I’ll be back in business with regular posts starting tomorrow, but for now, a few quick notes:
–Sam and Fuzzy turns 5, and is going stronger than ever. A tip of the hat to Mr. Logan!
-I just discovered the return of Abby’s Agency, an enjoyable little strip about an ordinary girl who gets a job as a secretary with a secret government spy agency. It went on a mysterious hiatus some time ago, and I only just noticed it had returned this last month – so that’s a plus.
-I also was informed that Niego had returned, a crazy little strip that sprung up in recent years, burned brightly, and then went out with a bang. And then, apparently came back! Only maybe not – I notice that it hasn’t updated in a month and a half, which bodes poorly. The latest news post mentions the artist going out of town for a bit – here’s hoping the strip’s downtime has been due to entirely mundane and boring life troubles, rather than, say, a zombie attack.
-In other news, Brian Daniel (of Surviving Mars) is looking at shifting gears with his comic – once the current arc wraps up, he’s looking at putting it into a temporary hiatus, and henceforth release it in one full story-arc at a time.

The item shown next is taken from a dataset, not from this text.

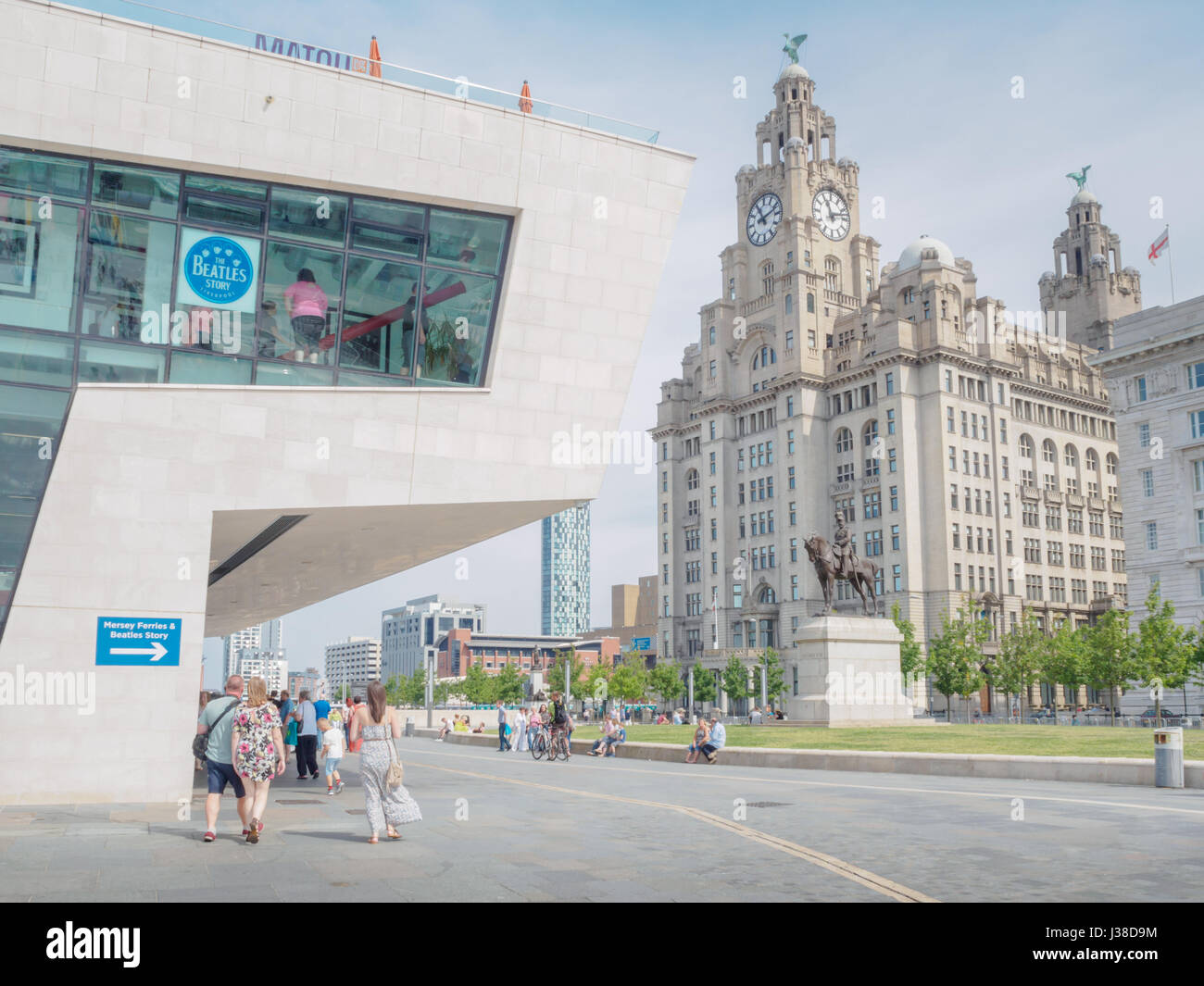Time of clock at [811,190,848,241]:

Honestly, it isn’t a bad idea – one of his previous series, the Saga of the Ram, ended eruptly right while it was heating up, and I wouldn’t want to see Surviving Mars do the same. Moving from a standard update schedule to an issue-driven routine is a tricky one, but it’s been done before, and if it helps the artist enjoy making the comic, then I’m all for it.
-I’ve found Penny Arcade surprisingly sub-par the last few weeks – but I’ll assume that’s due to their attention being focused elsewhere. I mean, damn, have you seen the trailer for On The Rain-Slick Precipice of Darkness? If not, go here, scroll down a bit. I am completely blown away by this.

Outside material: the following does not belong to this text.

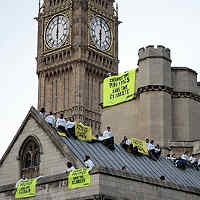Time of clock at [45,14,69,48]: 6:00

I talked about this before – others have tried to branch out webcomics into new and exciting grounds, such as with the PvP and Ctrl+Alt+Del animated series… and sure, those weren’t bad. But you could feel that they were new, and they were experimenting with how to capture the feel of the strip in this new format, and were learning as they went. Even with both of those strips being big names in webcomics – even with them working with a studio intent on releasing kick-ass animation.
But Penny Arcade has the name and the resources and the flair to make their own experiment work. It feels professional. It doesn’t feel like little kids playing with some new toys – it feels like them taking their carefully crafted product and translating it into a new format, smoothly and successfully.
Of course, we won’t know for sure until the game itself comes out, but a trailer like that is an awfully promising sight.